Promising impact of push–pull configuration into designed octacyclic naphthalene-based organic scaffolds for nonlinear optical amplitudes: a quantum chemical approach

In opto-electronics, non-fullerene (NF) derivatives are regarded as efficient non-linear optical (NLO) materials. The present investigation was based on designing NF naphthalene-based derivatives (PCMD1–D9) with D-π-A configuration from PCMR. DFT analysis at M06/6-311G (d,p) level was accomplished to explore the photonic behavior of PCMD1–D9 compounds. Various kind of analysis like; UV–Vis, density of state (DOS), natural bond orbitals (NBOs), transition density matrix (TDM) and frontier molecular orbitals (FMOs) analyses were accomplished to understand the NLO properties of said chromophores.
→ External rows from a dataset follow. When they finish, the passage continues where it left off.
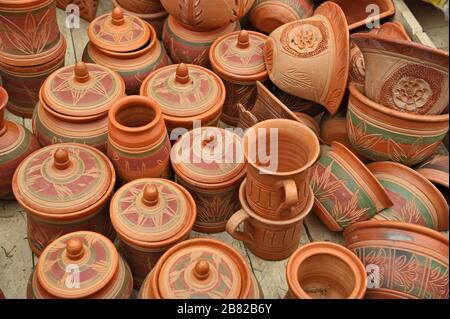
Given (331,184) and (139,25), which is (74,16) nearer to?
(139,25)

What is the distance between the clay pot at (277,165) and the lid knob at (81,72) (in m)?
0.79

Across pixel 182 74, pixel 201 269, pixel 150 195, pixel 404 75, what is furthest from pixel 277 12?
pixel 201 269

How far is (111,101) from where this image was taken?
8.90ft

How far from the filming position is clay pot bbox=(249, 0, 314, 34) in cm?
323

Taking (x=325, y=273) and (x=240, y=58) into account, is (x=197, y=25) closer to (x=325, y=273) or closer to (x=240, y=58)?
(x=240, y=58)

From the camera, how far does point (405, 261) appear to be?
7.67 ft

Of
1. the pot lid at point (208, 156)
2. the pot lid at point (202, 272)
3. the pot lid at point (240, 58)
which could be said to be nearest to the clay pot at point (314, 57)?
the pot lid at point (240, 58)

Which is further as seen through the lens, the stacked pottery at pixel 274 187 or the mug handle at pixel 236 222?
the mug handle at pixel 236 222

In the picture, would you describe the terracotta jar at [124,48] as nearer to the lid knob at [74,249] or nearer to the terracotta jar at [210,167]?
the terracotta jar at [210,167]

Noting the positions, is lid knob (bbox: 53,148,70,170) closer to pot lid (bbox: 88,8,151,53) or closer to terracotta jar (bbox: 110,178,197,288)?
terracotta jar (bbox: 110,178,197,288)

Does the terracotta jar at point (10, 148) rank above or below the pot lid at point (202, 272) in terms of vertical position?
below

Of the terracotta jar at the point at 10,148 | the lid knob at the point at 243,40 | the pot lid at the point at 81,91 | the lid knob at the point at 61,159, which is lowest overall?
the terracotta jar at the point at 10,148

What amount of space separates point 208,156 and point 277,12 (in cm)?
102

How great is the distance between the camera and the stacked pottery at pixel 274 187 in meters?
2.36
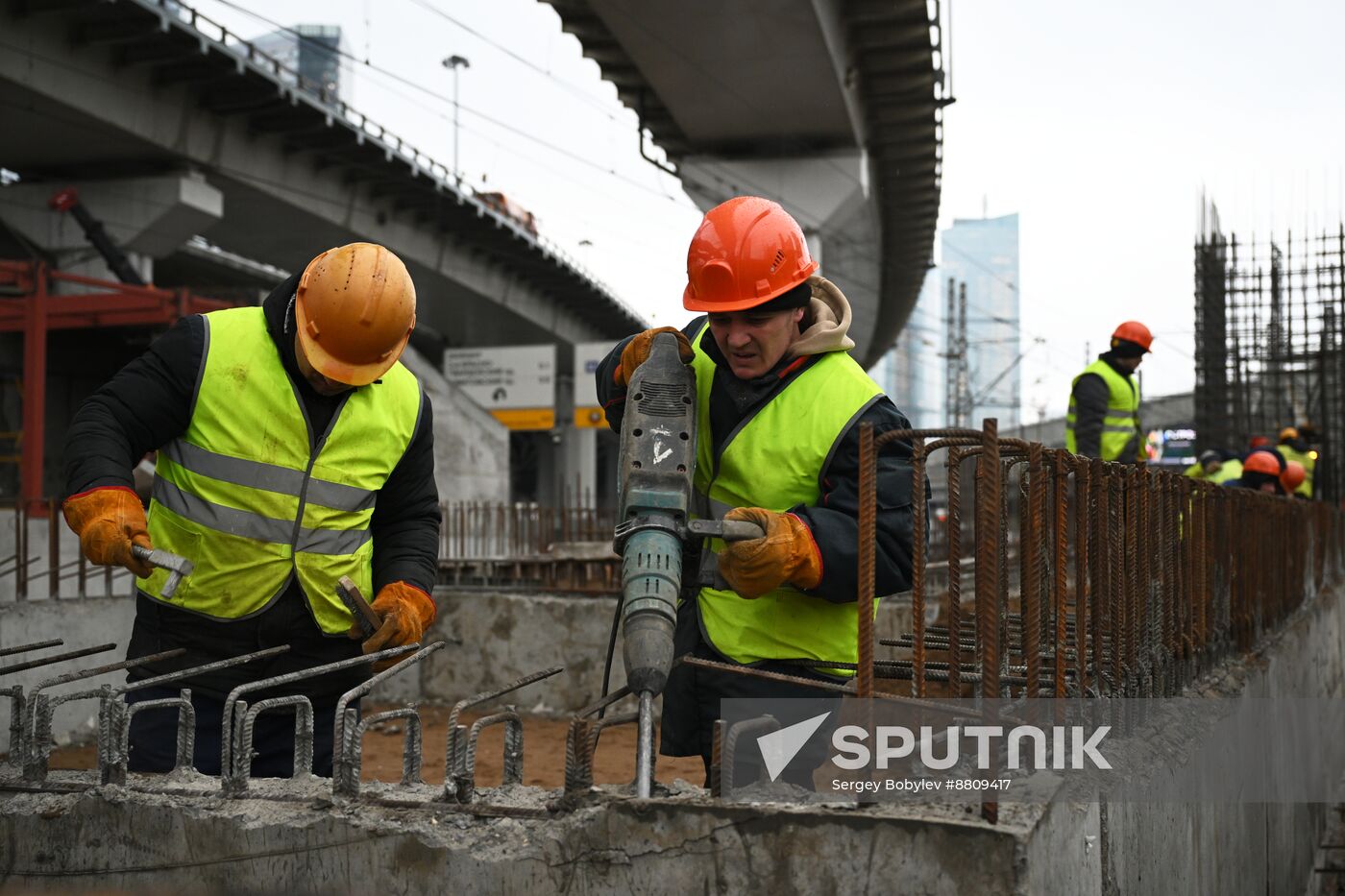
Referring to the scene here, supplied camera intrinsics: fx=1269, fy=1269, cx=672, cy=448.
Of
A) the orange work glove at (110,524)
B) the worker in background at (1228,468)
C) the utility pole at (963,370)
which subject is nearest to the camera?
the orange work glove at (110,524)

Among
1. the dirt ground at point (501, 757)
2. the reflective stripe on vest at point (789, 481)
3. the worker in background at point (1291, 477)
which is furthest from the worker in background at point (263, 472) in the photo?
the worker in background at point (1291, 477)

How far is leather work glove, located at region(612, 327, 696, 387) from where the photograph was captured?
2855mm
The configuration change led to considerable charge distribution over highest occupied and lowest unoccupied molecular orbitals with minimum band difference. The energy gap trend for all the entitled compounds was observed as; PCMD8 < PCMD5 = PCMD9 < PCMD6 < PCMD7 < PCMD4 < PCMD3 < PCMD2 < PCMD1 with the least band gap of 2.048 eV in PCMD8 among all the compounds. The UV–Visible spectrum of the entitled chromophores manifested high values of λ(max) in derivatives contrary to PCMR. Additionally, NBO findings explored effective intramolecular charge transfer and maximum energy of stabilization (34.31 kcal/mol) for PCMD8 chromophore. The highest linear polarizability (<α>) and dipole moment (µ(tot)) values were exhibited by PCMD5 at 2.712 × 10(–22). and 1.995 × 10(–17) esu, respectively. PCMD8 push–pull configured molecular entity exhibited highest first hyper-polarizability (β(tot)) at 4.747 × 10(–27) esu and second hyper-polarizability at 6.867 × 10(–32) esu. Overall, all the formulated chromophores exhibited significant NLO results contrary to PCMR. Hence, through this structural tailoring via various acceptors, effective NLO materials were obtained for optoelectronic applications.